The automated fixtures are hung on the truss below the crescent canopy to provide backlight, as well as in the slots of the main canopy. These allow for remote focusing as the trim height changes, or pre-programmed focus groups can be stored in the consoles. The conventional inventory includes 20 Strand SL zooms, and 50 generic PAR-56s built into the main canopy. There are also 22 Strand SL 10° ellipsoidals used as architectural lighting on the wood surfaces. Additional lighting positions include “lip” pipes and ladder trusses around the canopies.
The lighting system also now included Strand's ShowNet information distribution network with SN110 dual port ethernet nodes that can be configured as DMX inputs or outputs for control of touring consoles, additional automated lighting, scrollers, or other devices. A Strand wireless remote, based on the Compaq iPaq PDA, allows remote access and setup of the consoles and ethernet nodes from anyplace in the building. “We also added a file server so they can archive show files and the reporting system for the dimmers,” notes Goode. The network was installed by Rick Foley of Scenework in Guelph, Canada.
The sound reinforcement system was also upgraded, although not completely replaced. “They re-used the same center cluster of 15-year-old Meyer speakers,” explains Tom Clark of Artec Consultants, who supervised the system retrofit, while Bob McCarthy, Meyer's SIM guru came in to SIM the system. “He found that the changes in the room's architecture makes it easier to use the existing equipment more effectively.”
The main improvement to the system is a new Yamaha PM1D digital mixing console. “This was the best choice for several reasons, including the very shallow footprint of the sound booth,” Clark notes. “Given the space restraints, the Yamaha console gives them a huge amount of flexibility, handling internally the digital effects and dynamics processing chores normally performed by outboard equipment.” Another upgrade is the BSS Soundweb PC-based digital loudspeaker processing that was added, allowing the system to be reconfigured quickly and files to be stored and later modified.

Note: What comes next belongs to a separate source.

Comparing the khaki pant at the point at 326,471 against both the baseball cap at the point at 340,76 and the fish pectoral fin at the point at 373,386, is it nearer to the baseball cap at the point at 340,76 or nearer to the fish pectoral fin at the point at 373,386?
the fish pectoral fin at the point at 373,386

Tannoy CMS8TDC co-axial ceiling speakers were added in the bottom of the new architectural bulkheads. “These act as delay units to help get additional high-end frequency information to the upper tier,” says Clark. The front-fill loudspeakers built into the apron across the front of the stage were replaced with d&b E3 speakers that use dedicated d&b E-Pac amplifiers. Existing Crown amplifiers are used for the Meyer and Tannoy loudspeakers.
“We also replaced the microphone and speaker wiring on the stage,” says Clark, who explains that the architectural changes in the room meant that the connector panels needed to be replaced so the decision was made to upgrade the wiring at the same time. “We didn't want to leave a weak link in the chain,” he says.
“The orchestra is happy, the sound is good, they can hear themselves play onstage, which is important, and the audience seems happy as well,” says Conley, about the improvements to the hall. “We can also do a bigger variety of shows with a much quicker turnover, and that is critical in a non-profit institution like this one. It makes life much easier for us.”